Strengthening of Democracy in Russia through Improved Public Awareness
October 1, 2000 - January 31, 2004
Funded by USAID/Russia
With two federal elections in the last several months and many more local elections that took place on the same day Russia has collected enough election experiences to start re-thinking its election law structure and approach to election campaigning. The new Russian President has started reforming administrative structures that will inevitably lead to new elections at local levels or, eventually, a national referendum.
The project «Strengthening of Democracy in Russia through Improved Public Awareness» is designed to be implemented within a period of forty months leading up to the next State Duma elections. It will focus on strengthening the civic participation through better awareness. The next State Duma elections are scheduled for December 2003 and the project will come to a logical end in January 2004 to be continued through the next presidential election as a separate program.
IESD views its primary role as a public tool in democracy building - an information clearinghouse during election campaigns as well as in between, and as a bridge between voters (citizens) and the government (election administrators).
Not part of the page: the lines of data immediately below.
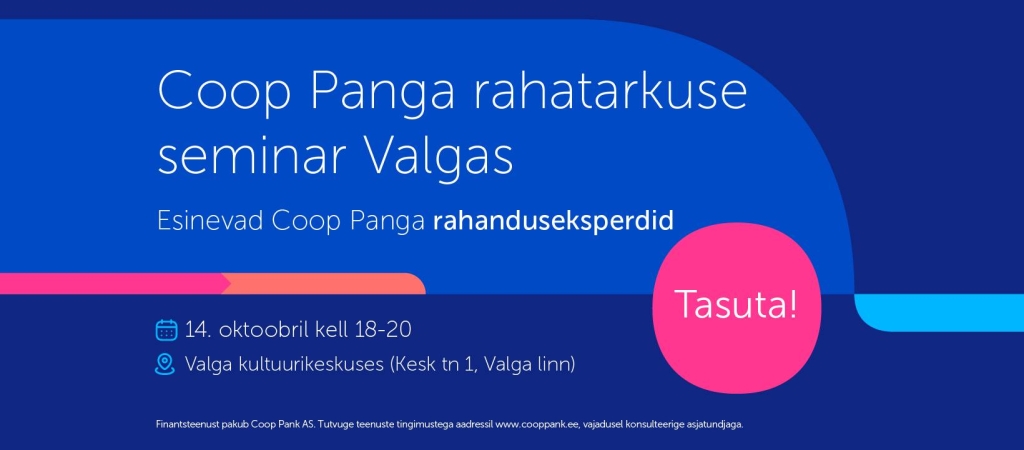 Coop Panga rahatarkuse seminar Valgas

Esinevad Coop Panga rahanduseksperdid

Tasuta!

14. oktoobril kell 18-20

Valga kultuurikeskuses (Kesk tn 1, Valga linn)

Finantsteenust pakub Coop Pank AS. Tutvuge teenuste tingimustega aadressil www.cooppank.ee, vajadusel konsulteerige asjatundjaga.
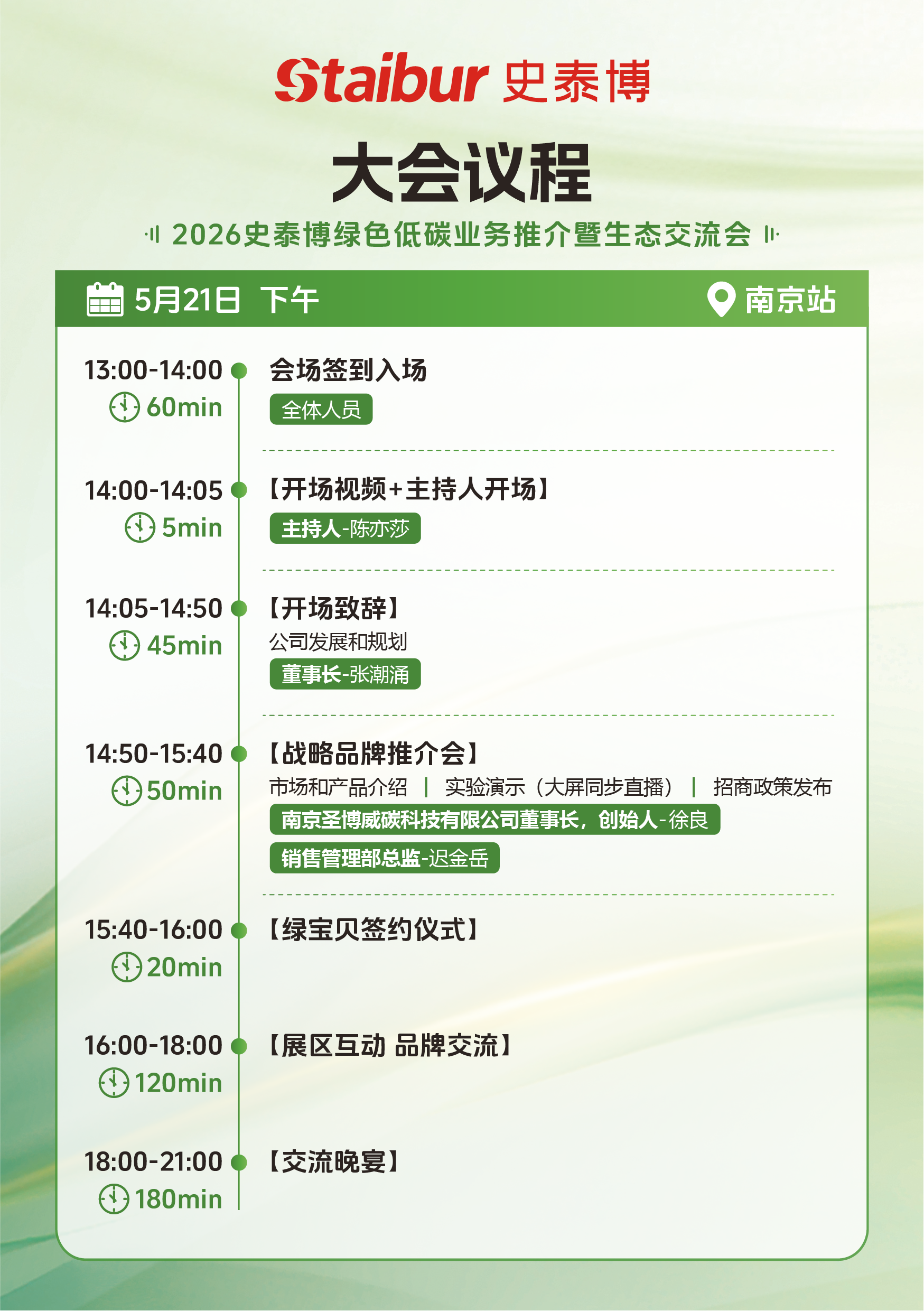 Staibur 史泰博

大会议程

2026史泰博绿色低碳业务推介暨生态交流会

5月21日 下午

南京站

13:00-14:00
60min
会场签到入场
全体人员

14:00-14:05
5min
【开场视频+主持人开场】
主持人-陈亦莎

14:05-14:50
45min
【开场致辞】
公司发展和规划
董事长-张潮涌

14:50-15:40
50min
【战略品牌推介会】
市场和产品介绍 | 实验演示（大屏同步直播） | 招商政策发布
南京圣博威碳科技有限公司董事长，创始人-徐良
销售管理部总监-迟金岳

15:40-16:00
20min
【绿宝贝签约仪式】

16:00-18:00
120min
【展区互动 品牌交流】

18:00-21:00
180min
【交流晚宴】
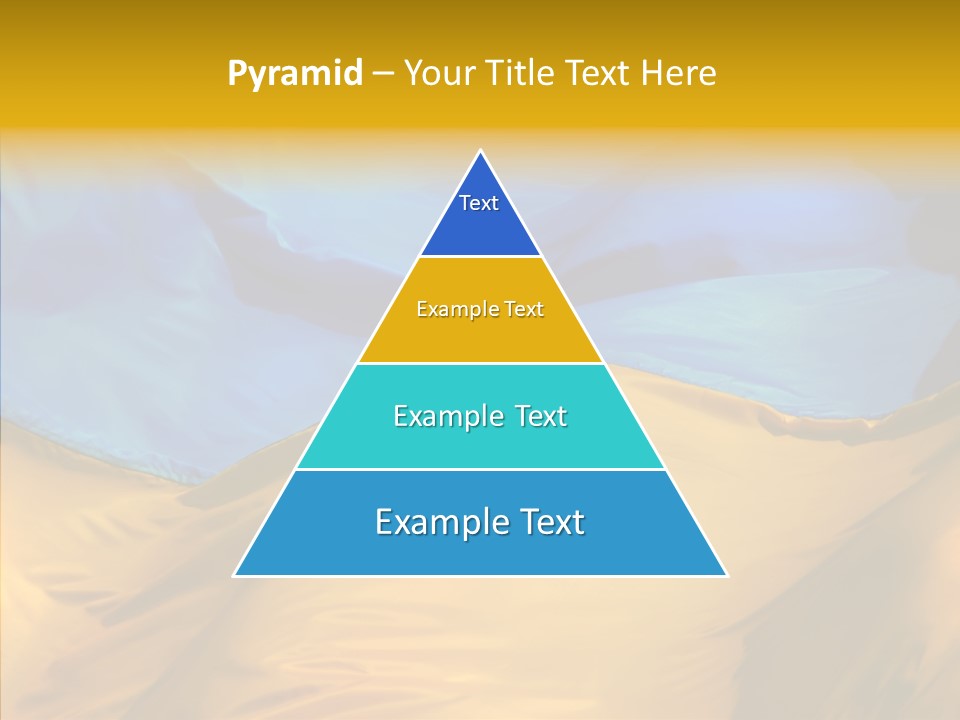 Pyramid – Your Title Text Here

Text

Example Text

Example Text

Example Text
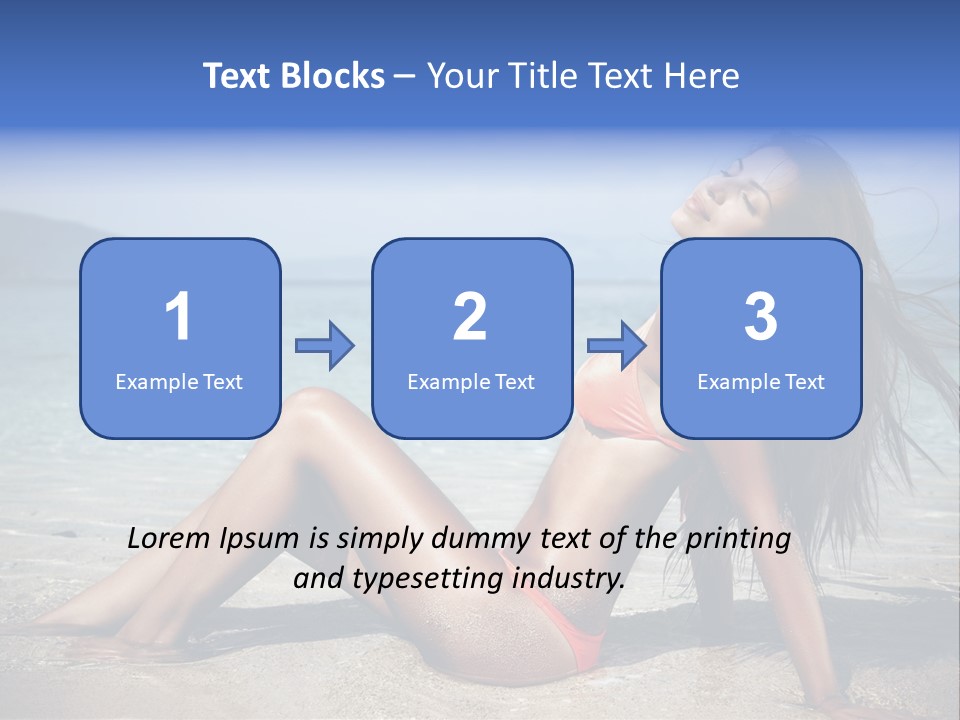 Text Blocks – Your Title Text Here

1
Example Text

2
Example Text

3
Example Text

Lorem Ipsum is simply dummy text of the printing and typesetting industry.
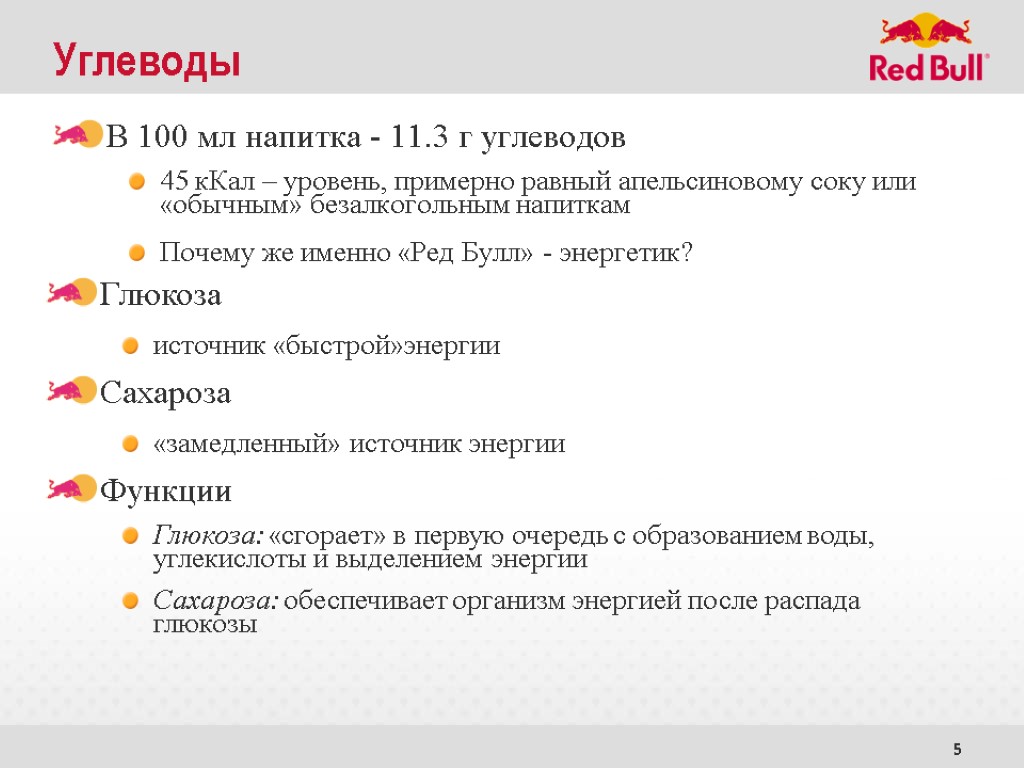 Углеводы

Red Bull®

В 100 мл напитка - 11.3 г углеводов

45 кКал – уровень, примерно равный апельсиновому соку или «обычным» безалкогольным напиткам

Почему же именно «Ред Булл» - энергетик?

Глюкоза

источник «быстрой»энергии

Сахароза

«замедленный» источник энергии

Функции

Глюкоза: «сгорает» в первую очередь с образованием воды, углекислоты и выделением энергии

Сахароза: обеспечивает организм энергией после распада глюкозы

5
There is an enormous gap in understanding what governance and the role of the society are and IESD will do its best to cover it.
The main goal of this project is to provide a venue for a more effective cooperation between the citizens (voters, media, and scholars) on one side and legislators and election administrators on the other to make democracy work.
To achieve that goal IESD will use a variety of means:
1. There is a continued interest in election materials. Election laws are hard to understand, but 75 percent of respondents of prior polling by questionnaires said IESD materials helped them understand the law (others said, «it helped to some extent»). Therefore, IESD will continue to explain how the law works and make the results of the research public so that to lobby the legislators.
2. There has been improvement in the voter education and outreach materials prepared by the CEC, but distribution is scarce, untimely, and usually does not reach beyond a limited circle of election administrators. IESD, therefore, will keep providing its own materials in a timely manner.
3. There is a need in professional comments on many important issues of the election law - registration of parties/candidates, campaigning, funding of election campaigns, determination of election results, and adjudication of grievances. These issues will continue to be highly critical due to arbitrary application of the law. Therefore, IESD will use its resources to provide updated information and qualified comments about the issues mentioned above.
4. Distribution of first-hand election experience is critical for a successful operation of election administrators as well as for Russian voters. Therefore IESD will continue to provide such information to all interested individuals and groups.
5. Adoption of a modified election law will be a question of time. The CEC will need international expertise regarding draft laws and regulations. IESD will act as a liaison between the CEC and IFES and will be able to provide comparative materials when asked by legislators and the CEC.
6. Local elections are funded from local budgets and voter education components usually undergo merciless budget cuts. IESD will offer comprehensive voter education support to the regions including: a range of tested voter education programs, seminar series for local political party representatives in local election commissions, handbooks to local election administrators, media seminars series.
7. In four regions IESD will carry out voter education programs combined with election observation missions though temporarily hired part-time representatives. IESD will monitor:
- gubernatorial elections in Ryazan, scheduled for December 2000;
- elections to local legislatures in Kursk and Ryazan, scheduled for January and March 2001 correspondingly;
- presidential elections in Tatarstan, scheduled for March 2001;
- gubernatorial elections in Rostov-on-Don, scheduled for September 2001.
8. IESD will continue to support voters with special needs. Of these, the project will specifically target first-time voters, blind voters, and female voters.
9. IESD will maintain its relationships with legislators from the State Duma. State Duma deputies will be a primary focus in all IESD mailings and issues related to election transparency. On the other hand, IESD finds it more productive to work directly with election experts who consult Duma deputies, therefore it will cover this segment also.
10. A special election law will be adopted to allow majoritarian elections to the Parliament of the Russian-Belarus Union. IESD will assist legislators by providing comparative information and making public all the developments and findings.
11. Federal law reform will be taking shape in the nearest future. At the moment, most of what can be done by presidential decrees without directly contradicting the Constitution will be exhausted by 2001. Further measures will require major legal reform that will have to start with the Constitution. If the constitutional reform fails to get through the Duma, it will require a federal referendum. Individual laws will have to be put into compliance. The Federal Law «On Basic Guarantees of Electoral Rights and the Right of Citizens of the Russian federation to Participate in a Referendum» will be the first, with others to follow. This will require a qualified expertise of the drafts and IESD will make sure the drafts are made public so that civic organizations could lobby changes.
12. IESD will continue to monitor and process information related to the democratic development of the Russian society and publish materials on issues of importance.